Is honesty the best policy for the international order? - By Sophie Eisentraut, The Jordan Times
BERLIN — With his recent speech describing the rules-based international order as a “fiction”, Canadian Prime Minister Mark Carney made a mainstay of debates across the Global South fashionable in the West. Developing and emerging economies have long criticised the inconsistent implementation of international rules and double standards at the heart of the international order. Now, a Western leader has acknowledged the hypocrisy, too.
Until recently, the Carneys of the world had invested considerable political capital in defending the rules-based order against such accusations.
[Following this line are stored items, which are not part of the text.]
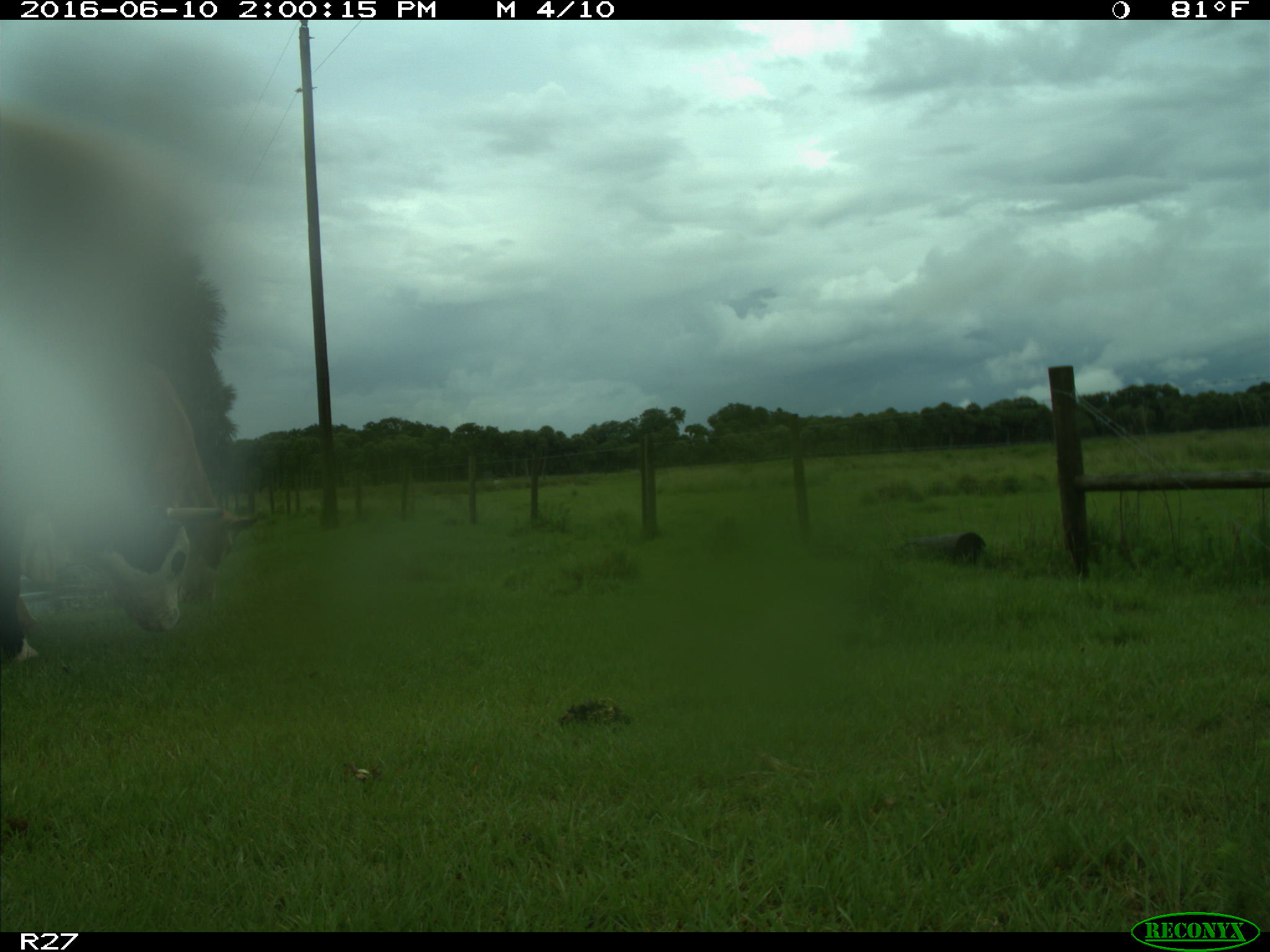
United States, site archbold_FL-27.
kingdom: Animalia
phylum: Chordata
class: Mammalia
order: Artiodactyla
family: Bovidae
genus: Bos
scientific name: Bos taurus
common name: domestic cow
At the Munich Security Conference in February, the Saudi minister of foreign affairs remarked, with relief, that “finally, we are, all of us, being honest with each other” about the broken nature of the old system.
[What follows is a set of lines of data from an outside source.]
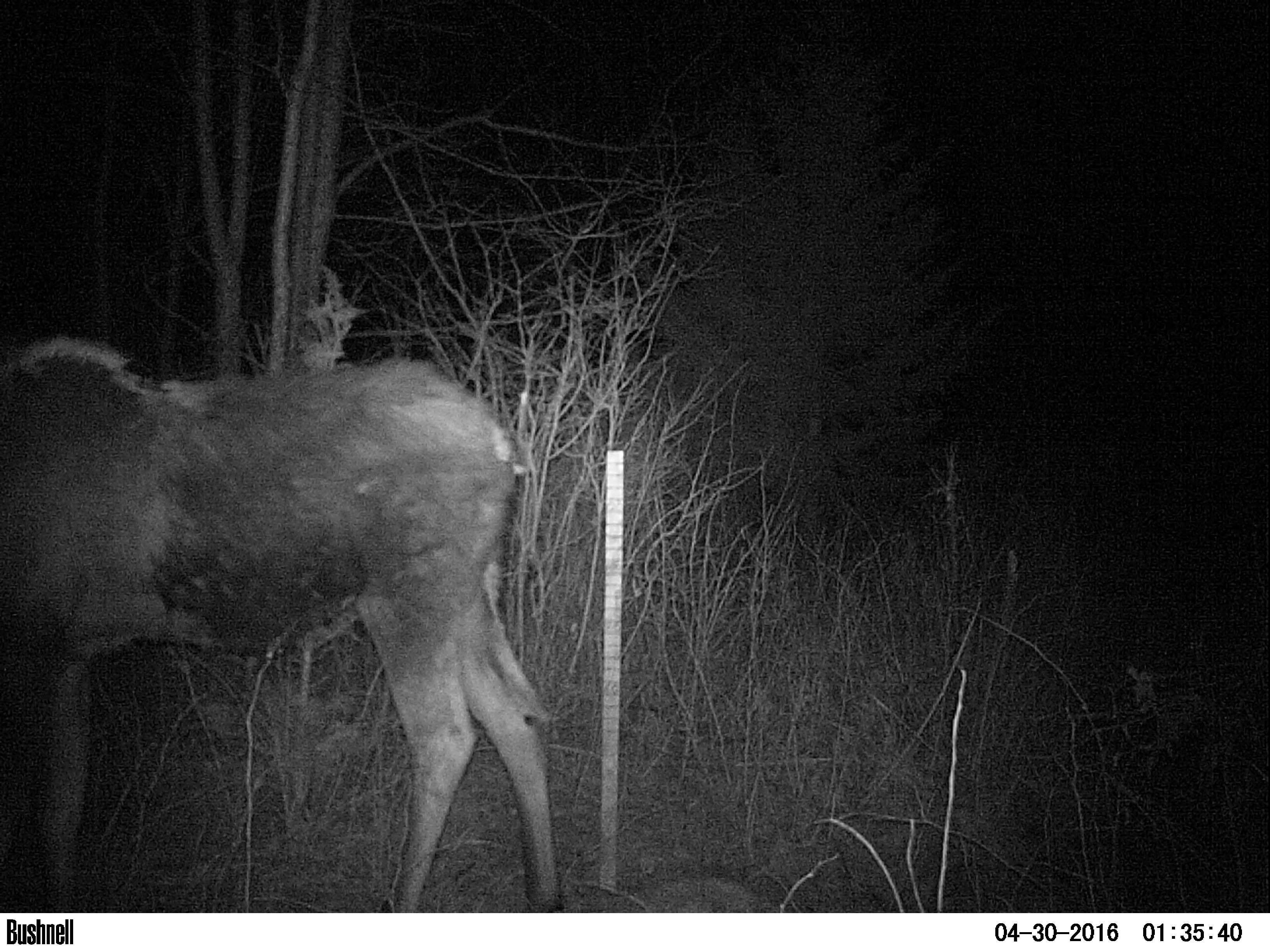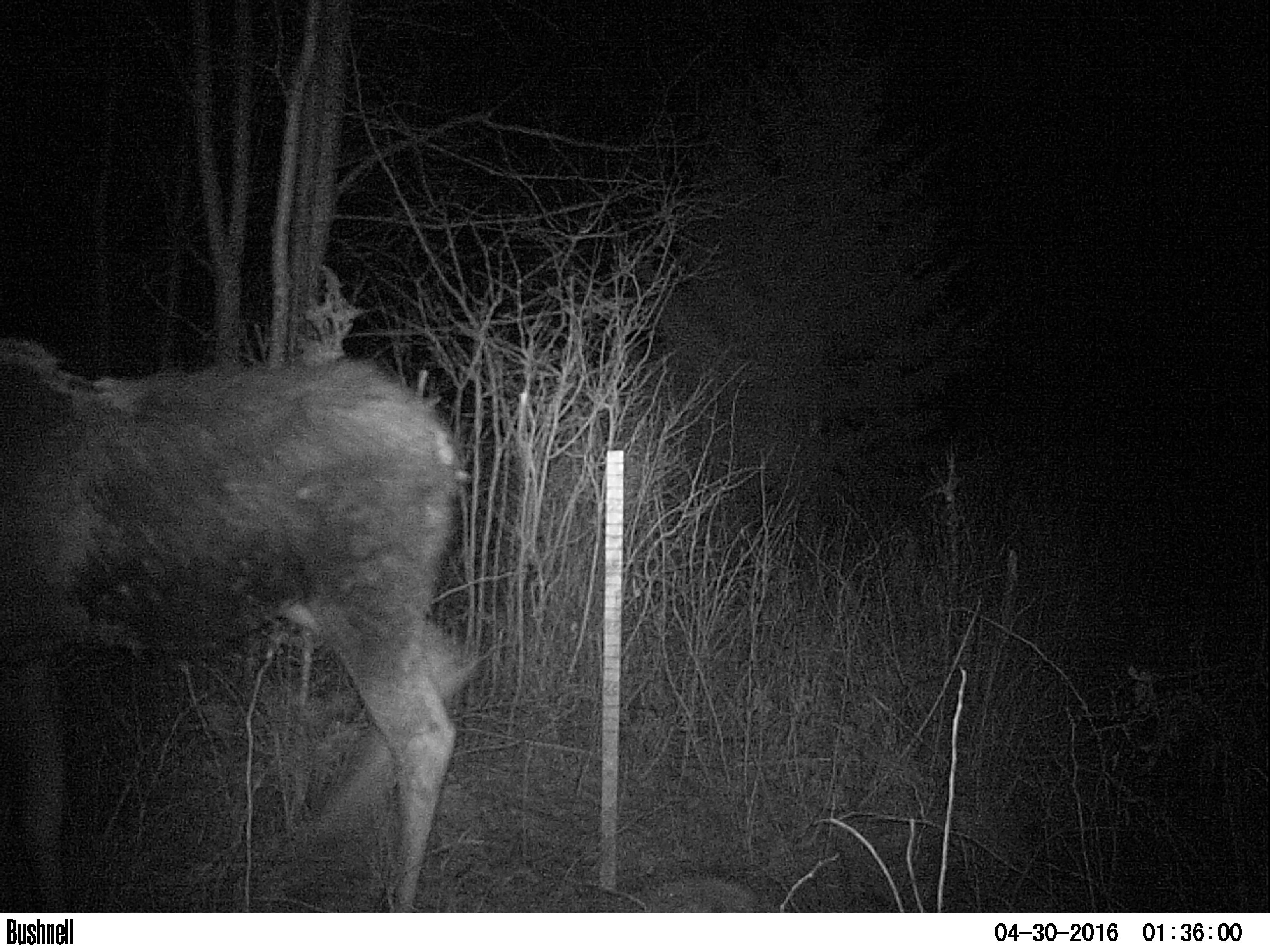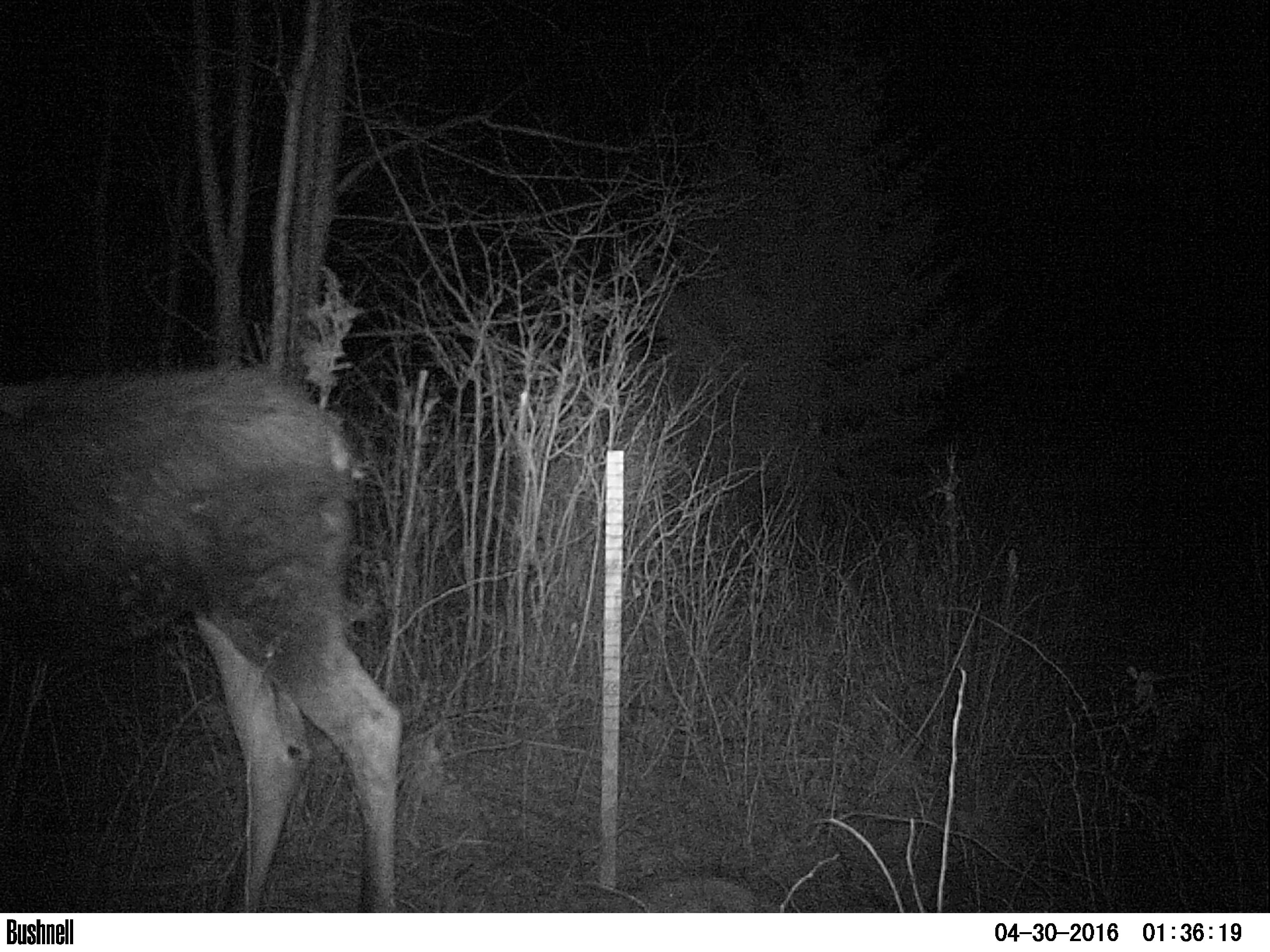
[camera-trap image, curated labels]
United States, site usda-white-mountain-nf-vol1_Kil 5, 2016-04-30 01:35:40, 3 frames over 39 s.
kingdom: Animalia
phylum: Chordata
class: Mammalia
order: Artiodactyla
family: Cervidae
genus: Alces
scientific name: Alces alces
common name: moose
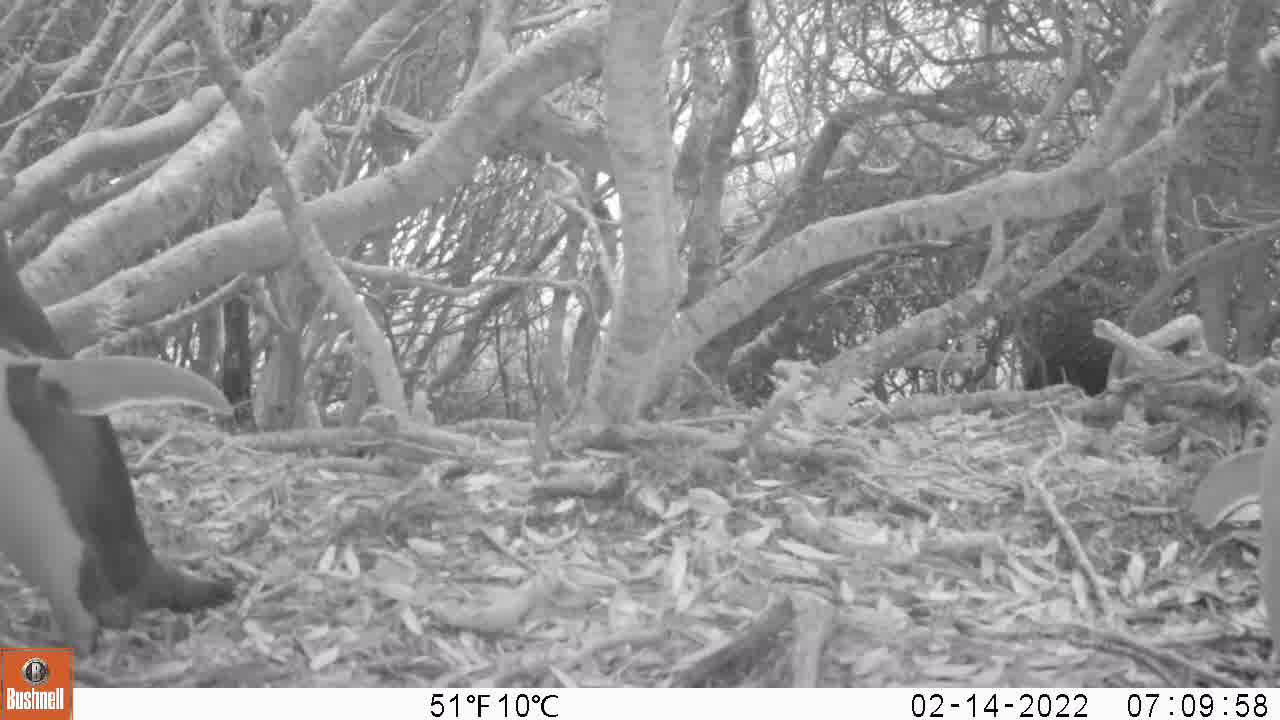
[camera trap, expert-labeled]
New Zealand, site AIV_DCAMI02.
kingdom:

But should we really be rejoicing at this move towards greater honesty? What will come of Western leaders acknowledging how “imperfect” the old order was “even at the best of times,” as German Chancellor Friedrich Merz recently put it?
I ask as someone who has called for a more honest conversation about that order’s inconsistencies and the legitimate concerns they raised. I hoped that acknowledging the double standards would help reduce them, leading to a more constructive debate about how to strengthen international rules and norms. Yet, now I worry that the honesty on display today is not serving either objective.
Instead of ensuring greater consistency or inspiring reforms to make the prevailing system more just and emancipatory, this newfound frankness often seems aimed at opposite ends. It is being used to justify blatant discrepancies, and to depict any work toward more consistent global rules as futile.
Most of those who highlight the old order’s shortcomings are not promising to alter their own behaviour. They may acknowledge the hypocrisies enshrined in that order, but their reactions to the Trump administration’s intervention in Venezuela and the US-Israeli strikes against Iran confirm that nothing much has changed. They remain willing to condone or look past their allies’ rule violations.
Aside from Spanish Prime Minister Pedro Sánchez, few Western leaders have called out the illegality of the US/Israeli attack on Iran. Not even the European Union – a longtime champion of international law – has issued an official condemnation.
In fact, judging by recent official statements, some in the West seem to regard dishonesty about the old order’s double standards and moralising by Europeans and others as two sides of the same problematic coin. For them, being more honest about the old order means no longer chiding other governments for their violations of international rules.
Thus, Merz recently made clear that Germany would not be “lecturing our partners on their military strikes against Iran”. But in that case, nothing has changed: the partners Germany is sparing from moralising lectures are the same partners that Germany has almost always spared from moralising lectures.
Few who have finally acknowledged the old order’s deficits are taking the next step of trying to build something better. Instead, the more common argument is that the old order is basically dead, and not to be mourned. The implication is that Western countries should now focus on the far more limited goal of defending their own strategic interests in a world where power politics dominate and where international rules no longer command respect.
This was the subtext of European Commission President Ursula von der Leyen’s recent speech at the EU Ambassadors Conference, where she argued that “Europe can no longer be a custodian for the old-world order, for a world that has gone and will not return.” Likewise, Merz believes that the rules-based order “no longer exists”. Even Carney, who suggested that “something bigger, better, stronger, more just” could be built on the ruins of the old order, has provided little detail on what this could look like. (He also initially endorsed the US-Israeli strikes on Iran, albeit “with regret”.)
Those declaring the old order dead – which is conveniently happening just as its double standards have come to haunt the West – might want to be seen as refreshingly honest brokers. But one can just as easily interpret their statements as abandoning all ambition to shape global rules and principles for the better.
Western leaders now speak in the same “transactional” terms that they once criticised the Global South for using. They, too, have settled on a foreign-policy approach based on national interests, rather than on principles that serve the interests of all. Their goal is not to advance a more just global order, but rather to promote a “realist” stance that frees them from any commitment to defending or strengthening international rules.
Of course, it is reasonable to ask whether “middle powers” can uphold international rules, let alone establish new ones, without the buy-in of a hegemon. But if they completely drop the ambition to do so, the very notion of a rules-based order will indeed be dead. The honesty we have been waiting for will be used to justify inconsistencies or an abdication of leadership. If that is our future, we may miss the “fictional” world we have lost.
Sophie Eisentraut is head of Research and Publications at the Munich Security Conference.